Document excerpt:
So from the looks of this... if I have two switches configured in MLAG, or vPC if they were Cisco.. on the VMware side, where does LACP come into play?  Also, what does dVS have to do with that?  The way they were making it sound, it almost seemed like you couldn't have LACP without dVS.  Watching that video, I didn't see any option to enable LACP, so do standard vSwitches not support it?

EDIT - The sad part of all this is, I took official VMware courses in college but had zero interest in it (I was a noob that was saying "I don't want to touch systems - just routers and switches!"), so I did what I needed to do well in the course but pursued it no further.  SOME of this stuff rings a bell - but I've forgotten probably 90% or more of it.
Engineer by day, DJ by night, family first always

packetherder

I wouldn't worry too much about vSwitch configuration. Sounds like this is all taking place in a pre-boot environment that's as lean as possible. So no vSwitches or or any of the other fanciness in ESXi proper. It also might be why it can't handle the MLAG. I'd google around for ways to PXE boot an LACP bundle. Immediate search comes up with arista specfic info from /r/networking about port-channel lacp fallback. Maybe that helps.

Exercise: Pull a passage from the LACP forum thread word for word, beginning at the words "packetherder" and stopping after "Maybe that helps.". The material has no connection to the LACP forum thread.

Record excerpts:
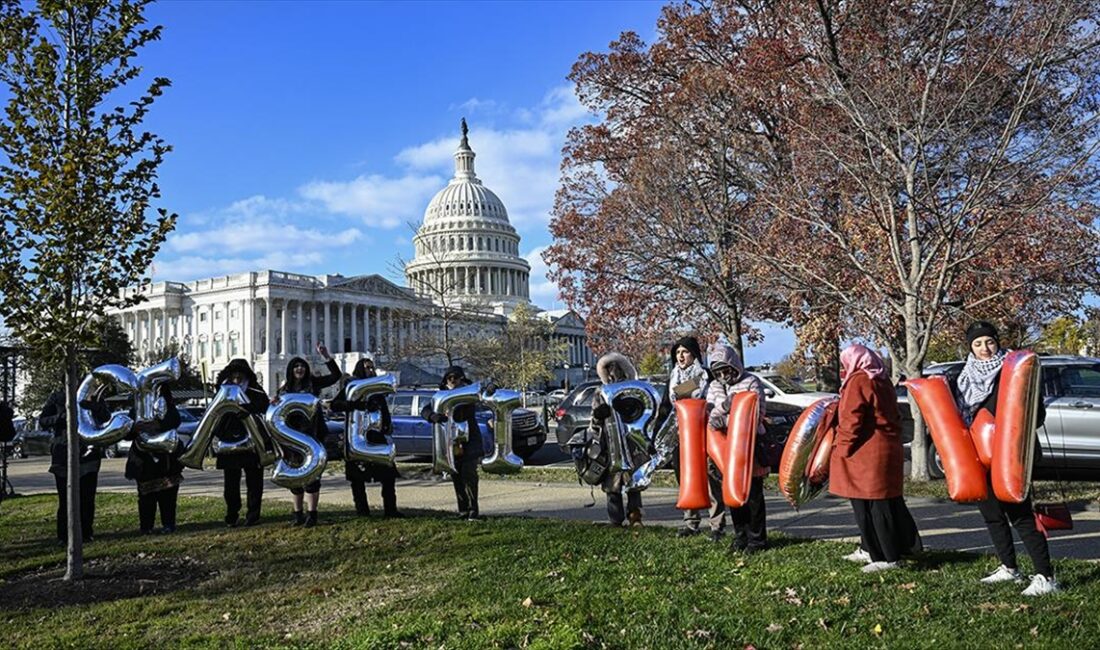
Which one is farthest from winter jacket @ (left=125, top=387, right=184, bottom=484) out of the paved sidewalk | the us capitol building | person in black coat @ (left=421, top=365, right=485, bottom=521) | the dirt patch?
the us capitol building

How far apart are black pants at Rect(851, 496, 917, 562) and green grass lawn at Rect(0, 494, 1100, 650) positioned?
19 centimetres

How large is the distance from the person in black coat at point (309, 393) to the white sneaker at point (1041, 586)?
7.12m

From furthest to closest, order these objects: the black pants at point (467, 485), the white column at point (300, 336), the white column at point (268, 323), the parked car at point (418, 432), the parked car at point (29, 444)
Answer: the white column at point (300, 336), the white column at point (268, 323), the parked car at point (29, 444), the parked car at point (418, 432), the black pants at point (467, 485)

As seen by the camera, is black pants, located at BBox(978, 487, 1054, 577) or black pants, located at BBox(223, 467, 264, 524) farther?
black pants, located at BBox(223, 467, 264, 524)

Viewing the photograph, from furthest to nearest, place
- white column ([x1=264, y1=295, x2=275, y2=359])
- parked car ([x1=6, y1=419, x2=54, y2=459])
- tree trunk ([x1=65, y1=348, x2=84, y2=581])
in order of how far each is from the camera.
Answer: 1. white column ([x1=264, y1=295, x2=275, y2=359])
2. parked car ([x1=6, y1=419, x2=54, y2=459])
3. tree trunk ([x1=65, y1=348, x2=84, y2=581])

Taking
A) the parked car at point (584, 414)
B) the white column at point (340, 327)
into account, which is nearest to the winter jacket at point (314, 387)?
the parked car at point (584, 414)

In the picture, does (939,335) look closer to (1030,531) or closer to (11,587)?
(1030,531)

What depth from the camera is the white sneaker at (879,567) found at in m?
6.63

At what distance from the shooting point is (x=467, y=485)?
10203 millimetres

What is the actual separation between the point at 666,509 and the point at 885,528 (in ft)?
16.3

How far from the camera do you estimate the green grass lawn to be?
5441mm

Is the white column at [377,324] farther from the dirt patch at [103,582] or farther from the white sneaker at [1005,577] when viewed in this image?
the white sneaker at [1005,577]

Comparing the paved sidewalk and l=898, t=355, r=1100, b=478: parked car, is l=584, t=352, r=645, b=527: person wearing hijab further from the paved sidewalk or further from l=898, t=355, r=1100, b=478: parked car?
l=898, t=355, r=1100, b=478: parked car

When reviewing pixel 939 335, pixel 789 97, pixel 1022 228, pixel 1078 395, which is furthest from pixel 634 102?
pixel 1078 395
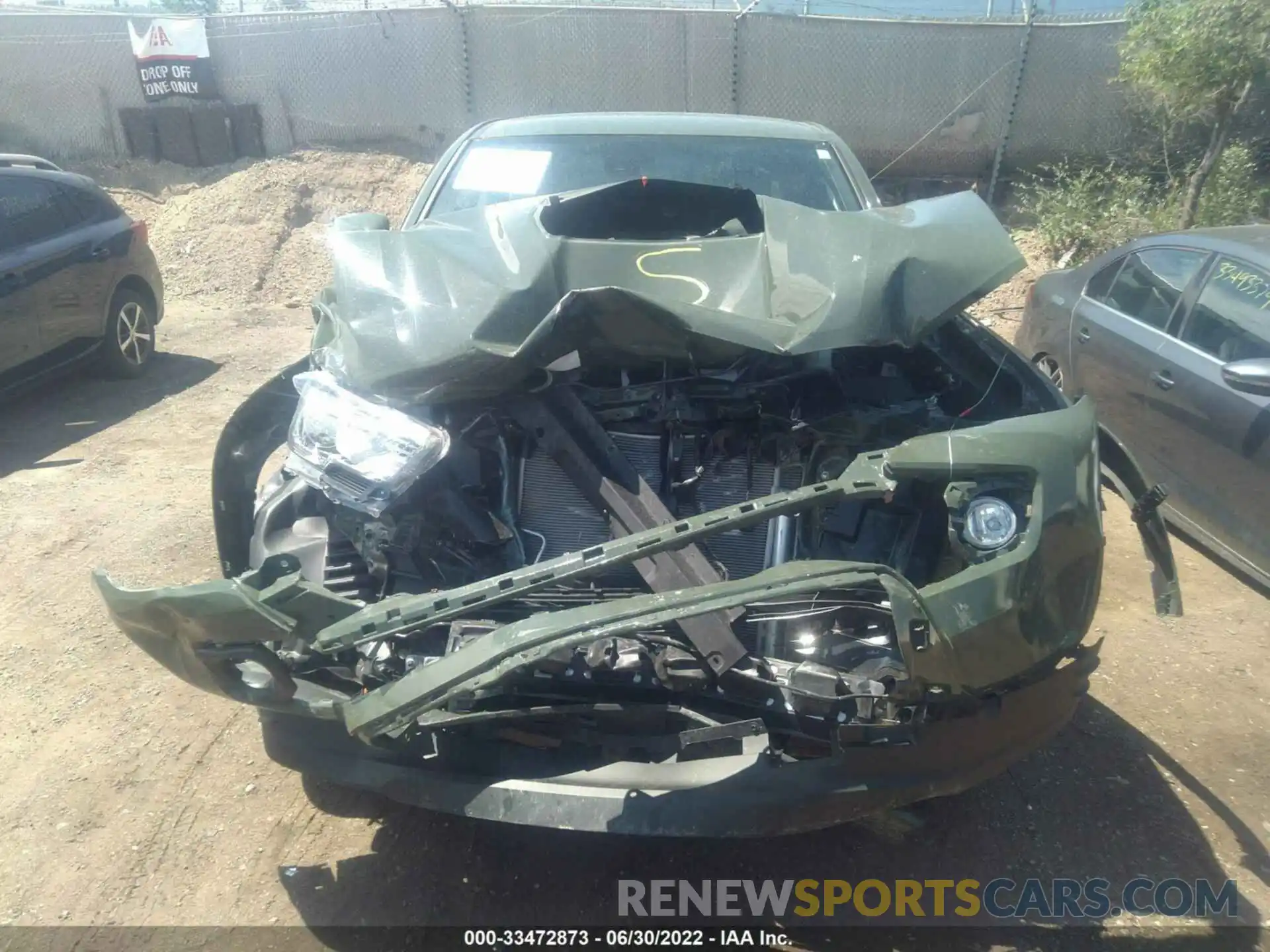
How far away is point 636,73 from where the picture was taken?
11.0 metres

Result for this task:
packetherder

I wouldn't worry too much about vSwitch configuration. Sounds like this is all taking place in a pre-boot environment that's as lean as possible. So no vSwitches or or any of the other fanciness in ESXi proper. It also might be why it can't handle the MLAG. I'd google around for ways to PXE boot an LACP bundle. Immediate search comes up with arista specfic info from /r/networking about port-channel lacp fallback. Maybe that helps.